▸ **DATA TO PROCESS**

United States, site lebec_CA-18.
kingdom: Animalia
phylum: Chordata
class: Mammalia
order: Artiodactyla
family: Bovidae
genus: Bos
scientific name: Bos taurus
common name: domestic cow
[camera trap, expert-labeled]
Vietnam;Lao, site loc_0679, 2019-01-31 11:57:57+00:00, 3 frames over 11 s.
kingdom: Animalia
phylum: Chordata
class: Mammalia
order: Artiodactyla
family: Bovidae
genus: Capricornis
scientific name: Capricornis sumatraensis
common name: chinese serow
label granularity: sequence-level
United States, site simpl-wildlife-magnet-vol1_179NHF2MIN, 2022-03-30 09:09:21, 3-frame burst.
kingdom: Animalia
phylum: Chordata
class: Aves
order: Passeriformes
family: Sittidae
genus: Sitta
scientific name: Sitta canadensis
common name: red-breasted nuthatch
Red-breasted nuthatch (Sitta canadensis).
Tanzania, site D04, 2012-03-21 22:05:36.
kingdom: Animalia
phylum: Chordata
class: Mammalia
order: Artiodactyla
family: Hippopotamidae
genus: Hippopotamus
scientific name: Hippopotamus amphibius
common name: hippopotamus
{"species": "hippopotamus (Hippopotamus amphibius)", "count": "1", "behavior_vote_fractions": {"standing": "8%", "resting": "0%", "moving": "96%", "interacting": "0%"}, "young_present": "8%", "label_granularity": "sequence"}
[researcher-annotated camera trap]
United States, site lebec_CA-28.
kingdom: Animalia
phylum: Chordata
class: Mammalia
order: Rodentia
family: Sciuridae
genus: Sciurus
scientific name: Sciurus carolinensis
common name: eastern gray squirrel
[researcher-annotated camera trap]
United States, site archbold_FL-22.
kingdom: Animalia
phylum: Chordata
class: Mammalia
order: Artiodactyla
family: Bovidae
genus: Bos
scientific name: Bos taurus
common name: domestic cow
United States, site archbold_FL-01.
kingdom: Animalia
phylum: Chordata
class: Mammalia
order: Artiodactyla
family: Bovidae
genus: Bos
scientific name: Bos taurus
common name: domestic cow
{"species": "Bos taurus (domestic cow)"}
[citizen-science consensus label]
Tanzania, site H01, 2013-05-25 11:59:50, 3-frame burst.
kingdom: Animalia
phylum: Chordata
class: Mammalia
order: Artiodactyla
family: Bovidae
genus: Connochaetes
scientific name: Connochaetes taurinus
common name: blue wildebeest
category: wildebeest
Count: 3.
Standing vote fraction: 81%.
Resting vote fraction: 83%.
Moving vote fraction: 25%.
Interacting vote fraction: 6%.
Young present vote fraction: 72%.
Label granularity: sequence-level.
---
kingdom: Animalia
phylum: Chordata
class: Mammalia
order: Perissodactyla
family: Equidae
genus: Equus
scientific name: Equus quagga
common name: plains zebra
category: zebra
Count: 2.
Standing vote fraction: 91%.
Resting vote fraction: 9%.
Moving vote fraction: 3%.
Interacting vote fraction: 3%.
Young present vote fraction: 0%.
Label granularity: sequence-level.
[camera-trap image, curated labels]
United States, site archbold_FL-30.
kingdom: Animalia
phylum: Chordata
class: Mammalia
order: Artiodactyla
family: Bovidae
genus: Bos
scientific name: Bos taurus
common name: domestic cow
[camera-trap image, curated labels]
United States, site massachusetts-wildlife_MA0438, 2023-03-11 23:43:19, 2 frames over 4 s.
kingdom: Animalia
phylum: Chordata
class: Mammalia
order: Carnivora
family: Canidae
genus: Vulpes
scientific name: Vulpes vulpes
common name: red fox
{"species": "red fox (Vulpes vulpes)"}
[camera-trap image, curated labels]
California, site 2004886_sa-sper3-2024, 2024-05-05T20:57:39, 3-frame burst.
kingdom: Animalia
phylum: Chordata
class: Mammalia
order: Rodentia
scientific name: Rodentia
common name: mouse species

▸ **WHAT THE EXERCISE ASKS**
Transcribe, with no changes, the listing above from its first line through the line with "genus: Capricornis", including that line, and stop once it is done.

▸ **TASK RESULT**
United States, site lebec_CA-18.
kingdom: Animalia
phylum: Chordata
class: Mammalia
order: Artiodactyla
family: Bovidae
genus: Bos
scientific name: Bos taurus
common name: domestic cow
[camera trap, expert-labeled]
Vietnam;Lao, site loc_0679, 2019-01-31 11:57:57+00:00, 3 frames over 11 s.
kingdom: Animalia
phylum: Chordata
class: Mammalia
order: Artiodactyla
family: Bovidae
genus: Capricornis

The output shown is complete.